------ Source data ------

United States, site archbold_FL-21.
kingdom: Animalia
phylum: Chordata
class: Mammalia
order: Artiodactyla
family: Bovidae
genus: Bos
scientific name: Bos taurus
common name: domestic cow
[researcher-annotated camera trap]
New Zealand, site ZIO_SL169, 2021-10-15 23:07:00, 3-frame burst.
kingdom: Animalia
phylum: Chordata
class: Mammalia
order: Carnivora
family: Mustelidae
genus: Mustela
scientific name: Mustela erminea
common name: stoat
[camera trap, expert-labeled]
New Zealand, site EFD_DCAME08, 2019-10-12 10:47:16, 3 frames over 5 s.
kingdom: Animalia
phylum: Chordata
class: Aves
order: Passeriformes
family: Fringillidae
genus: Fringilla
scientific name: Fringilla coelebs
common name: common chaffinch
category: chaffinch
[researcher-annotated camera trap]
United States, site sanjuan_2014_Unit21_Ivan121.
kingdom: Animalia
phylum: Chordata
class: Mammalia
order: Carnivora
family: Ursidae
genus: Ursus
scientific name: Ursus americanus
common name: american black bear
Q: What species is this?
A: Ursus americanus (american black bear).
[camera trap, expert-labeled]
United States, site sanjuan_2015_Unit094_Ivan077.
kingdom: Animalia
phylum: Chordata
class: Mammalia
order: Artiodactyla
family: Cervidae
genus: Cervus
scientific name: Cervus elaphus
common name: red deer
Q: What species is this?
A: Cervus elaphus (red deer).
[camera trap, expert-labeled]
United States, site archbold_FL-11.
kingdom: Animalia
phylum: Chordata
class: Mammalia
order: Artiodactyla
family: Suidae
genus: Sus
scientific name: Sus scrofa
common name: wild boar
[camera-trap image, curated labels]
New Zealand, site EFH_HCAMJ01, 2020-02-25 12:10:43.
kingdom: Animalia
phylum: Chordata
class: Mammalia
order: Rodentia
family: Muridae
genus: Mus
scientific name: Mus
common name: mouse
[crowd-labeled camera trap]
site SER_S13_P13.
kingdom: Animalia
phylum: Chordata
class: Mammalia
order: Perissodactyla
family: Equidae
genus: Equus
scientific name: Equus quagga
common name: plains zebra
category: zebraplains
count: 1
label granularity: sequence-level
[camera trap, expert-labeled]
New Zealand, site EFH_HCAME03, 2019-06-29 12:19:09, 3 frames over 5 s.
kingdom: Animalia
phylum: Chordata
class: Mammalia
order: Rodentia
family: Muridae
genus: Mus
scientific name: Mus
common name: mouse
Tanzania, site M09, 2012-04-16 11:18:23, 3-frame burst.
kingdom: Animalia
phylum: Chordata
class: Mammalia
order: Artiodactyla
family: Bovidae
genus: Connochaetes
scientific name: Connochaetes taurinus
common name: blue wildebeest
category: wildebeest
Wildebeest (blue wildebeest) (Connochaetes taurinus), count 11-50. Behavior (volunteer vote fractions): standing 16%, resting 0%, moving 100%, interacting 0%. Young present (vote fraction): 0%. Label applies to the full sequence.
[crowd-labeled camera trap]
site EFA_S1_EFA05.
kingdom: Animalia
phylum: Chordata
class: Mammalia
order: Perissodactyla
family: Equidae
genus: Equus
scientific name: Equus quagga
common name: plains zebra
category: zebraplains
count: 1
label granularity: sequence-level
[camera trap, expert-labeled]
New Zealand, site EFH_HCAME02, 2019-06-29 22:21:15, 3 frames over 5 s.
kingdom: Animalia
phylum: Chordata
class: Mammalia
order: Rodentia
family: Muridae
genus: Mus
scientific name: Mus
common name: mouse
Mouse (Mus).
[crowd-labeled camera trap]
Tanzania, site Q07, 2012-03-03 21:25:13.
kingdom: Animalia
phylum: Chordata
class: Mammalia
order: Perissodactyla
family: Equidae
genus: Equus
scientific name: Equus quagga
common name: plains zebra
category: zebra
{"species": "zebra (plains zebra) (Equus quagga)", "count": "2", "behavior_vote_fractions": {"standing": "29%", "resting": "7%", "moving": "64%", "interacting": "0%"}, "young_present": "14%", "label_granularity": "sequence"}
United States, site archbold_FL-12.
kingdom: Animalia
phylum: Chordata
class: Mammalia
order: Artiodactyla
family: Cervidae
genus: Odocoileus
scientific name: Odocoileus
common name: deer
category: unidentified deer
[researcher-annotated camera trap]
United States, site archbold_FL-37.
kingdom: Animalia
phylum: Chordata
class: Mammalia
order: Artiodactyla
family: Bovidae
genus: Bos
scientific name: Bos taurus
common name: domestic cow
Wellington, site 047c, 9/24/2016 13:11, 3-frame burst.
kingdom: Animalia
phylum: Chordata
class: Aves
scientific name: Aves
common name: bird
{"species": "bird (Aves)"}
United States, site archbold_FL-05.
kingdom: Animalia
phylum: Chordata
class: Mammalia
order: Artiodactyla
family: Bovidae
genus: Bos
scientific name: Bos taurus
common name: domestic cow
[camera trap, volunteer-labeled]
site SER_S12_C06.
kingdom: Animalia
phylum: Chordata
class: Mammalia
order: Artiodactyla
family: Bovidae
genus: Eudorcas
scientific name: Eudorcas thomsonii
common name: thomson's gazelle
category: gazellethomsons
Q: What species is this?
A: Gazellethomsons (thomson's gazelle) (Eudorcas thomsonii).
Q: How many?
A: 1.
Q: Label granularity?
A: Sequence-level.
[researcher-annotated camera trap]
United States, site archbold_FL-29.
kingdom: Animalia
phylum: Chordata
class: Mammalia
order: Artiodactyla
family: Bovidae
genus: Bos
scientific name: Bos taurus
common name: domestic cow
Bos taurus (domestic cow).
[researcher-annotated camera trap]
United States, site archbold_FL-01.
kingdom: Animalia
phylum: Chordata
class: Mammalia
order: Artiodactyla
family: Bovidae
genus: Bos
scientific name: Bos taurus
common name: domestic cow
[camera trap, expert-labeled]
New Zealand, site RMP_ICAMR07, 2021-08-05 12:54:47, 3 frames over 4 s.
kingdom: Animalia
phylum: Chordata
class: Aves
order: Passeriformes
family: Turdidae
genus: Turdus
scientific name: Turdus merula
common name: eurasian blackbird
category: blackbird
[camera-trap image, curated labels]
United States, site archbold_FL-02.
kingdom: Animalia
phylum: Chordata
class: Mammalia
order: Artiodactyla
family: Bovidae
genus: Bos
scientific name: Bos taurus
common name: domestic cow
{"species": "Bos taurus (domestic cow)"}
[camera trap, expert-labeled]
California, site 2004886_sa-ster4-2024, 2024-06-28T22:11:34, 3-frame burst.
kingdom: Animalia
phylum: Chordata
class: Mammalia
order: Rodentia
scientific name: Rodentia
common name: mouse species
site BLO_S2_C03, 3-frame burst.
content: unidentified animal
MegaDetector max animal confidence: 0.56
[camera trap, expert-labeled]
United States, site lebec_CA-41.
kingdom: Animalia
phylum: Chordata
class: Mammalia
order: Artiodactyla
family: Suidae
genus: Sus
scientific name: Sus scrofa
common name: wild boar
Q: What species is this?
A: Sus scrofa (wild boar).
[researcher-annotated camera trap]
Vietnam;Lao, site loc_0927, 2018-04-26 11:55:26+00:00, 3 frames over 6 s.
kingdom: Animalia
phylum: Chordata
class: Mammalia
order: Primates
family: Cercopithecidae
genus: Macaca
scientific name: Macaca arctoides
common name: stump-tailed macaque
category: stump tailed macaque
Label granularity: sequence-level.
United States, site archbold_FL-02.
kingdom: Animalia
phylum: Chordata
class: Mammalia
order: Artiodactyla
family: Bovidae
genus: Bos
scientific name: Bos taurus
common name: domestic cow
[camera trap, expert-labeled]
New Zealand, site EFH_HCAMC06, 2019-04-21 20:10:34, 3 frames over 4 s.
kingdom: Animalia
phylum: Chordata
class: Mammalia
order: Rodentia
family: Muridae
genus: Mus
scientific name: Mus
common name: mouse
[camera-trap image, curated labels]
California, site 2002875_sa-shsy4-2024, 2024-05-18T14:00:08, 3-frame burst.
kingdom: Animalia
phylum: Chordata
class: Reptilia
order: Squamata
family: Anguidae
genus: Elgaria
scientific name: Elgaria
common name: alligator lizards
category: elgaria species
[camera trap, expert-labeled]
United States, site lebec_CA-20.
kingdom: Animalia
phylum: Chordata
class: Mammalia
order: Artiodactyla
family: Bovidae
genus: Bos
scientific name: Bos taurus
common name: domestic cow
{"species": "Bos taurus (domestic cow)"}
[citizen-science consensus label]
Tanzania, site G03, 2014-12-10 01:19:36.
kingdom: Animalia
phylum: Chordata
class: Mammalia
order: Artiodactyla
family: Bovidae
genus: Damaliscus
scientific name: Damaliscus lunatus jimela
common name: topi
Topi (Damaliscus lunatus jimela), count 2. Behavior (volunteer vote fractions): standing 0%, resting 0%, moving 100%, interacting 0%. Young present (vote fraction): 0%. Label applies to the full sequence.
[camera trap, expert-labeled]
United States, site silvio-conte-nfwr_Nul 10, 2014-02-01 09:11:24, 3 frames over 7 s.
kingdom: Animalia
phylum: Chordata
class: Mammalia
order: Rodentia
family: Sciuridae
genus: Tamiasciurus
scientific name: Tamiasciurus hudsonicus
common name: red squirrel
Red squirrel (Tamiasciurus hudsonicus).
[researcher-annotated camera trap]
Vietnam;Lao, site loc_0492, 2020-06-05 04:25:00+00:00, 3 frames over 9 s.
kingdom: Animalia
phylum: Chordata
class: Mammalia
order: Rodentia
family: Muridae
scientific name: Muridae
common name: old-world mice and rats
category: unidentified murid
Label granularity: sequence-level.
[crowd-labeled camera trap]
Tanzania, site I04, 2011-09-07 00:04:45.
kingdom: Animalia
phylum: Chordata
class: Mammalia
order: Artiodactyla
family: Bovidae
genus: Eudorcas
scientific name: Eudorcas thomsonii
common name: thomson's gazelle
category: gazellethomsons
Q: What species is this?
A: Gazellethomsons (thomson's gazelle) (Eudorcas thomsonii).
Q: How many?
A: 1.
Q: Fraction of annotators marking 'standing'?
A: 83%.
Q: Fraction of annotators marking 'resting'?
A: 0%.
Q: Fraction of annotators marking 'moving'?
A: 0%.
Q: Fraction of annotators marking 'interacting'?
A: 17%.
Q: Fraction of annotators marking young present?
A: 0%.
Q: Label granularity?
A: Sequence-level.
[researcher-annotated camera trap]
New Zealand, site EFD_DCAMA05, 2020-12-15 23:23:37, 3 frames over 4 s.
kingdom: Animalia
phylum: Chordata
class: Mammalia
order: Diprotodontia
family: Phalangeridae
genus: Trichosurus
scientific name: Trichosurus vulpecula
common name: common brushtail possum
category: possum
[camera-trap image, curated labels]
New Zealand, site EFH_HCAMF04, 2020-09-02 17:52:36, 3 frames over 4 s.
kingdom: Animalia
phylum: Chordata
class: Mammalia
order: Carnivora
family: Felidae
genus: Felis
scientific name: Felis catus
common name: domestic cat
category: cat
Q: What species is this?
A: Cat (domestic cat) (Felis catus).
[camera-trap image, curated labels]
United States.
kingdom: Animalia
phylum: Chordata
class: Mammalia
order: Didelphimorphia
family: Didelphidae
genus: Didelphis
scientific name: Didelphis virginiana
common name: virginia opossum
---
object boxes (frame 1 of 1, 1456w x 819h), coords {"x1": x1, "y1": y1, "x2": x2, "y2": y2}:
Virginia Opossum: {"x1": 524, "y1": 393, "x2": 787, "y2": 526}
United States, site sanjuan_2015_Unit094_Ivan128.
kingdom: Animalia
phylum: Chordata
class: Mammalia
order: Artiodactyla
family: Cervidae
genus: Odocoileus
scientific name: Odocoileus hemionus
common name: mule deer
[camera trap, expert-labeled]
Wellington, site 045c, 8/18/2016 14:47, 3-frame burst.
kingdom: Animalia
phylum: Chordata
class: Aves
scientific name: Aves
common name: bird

------

_Aim of the task_. Would you please copy every line in the data that contains the word "annotators"?

_Written answer_.
Q: Fraction of annotators marking 'standing'?
Q: Fraction of annotators marking 'resting'?
Q: Fraction of annotators marking 'moving'?
Q: Fraction of annotators marking 'interacting'?
Q: Fraction of annotators marking young present?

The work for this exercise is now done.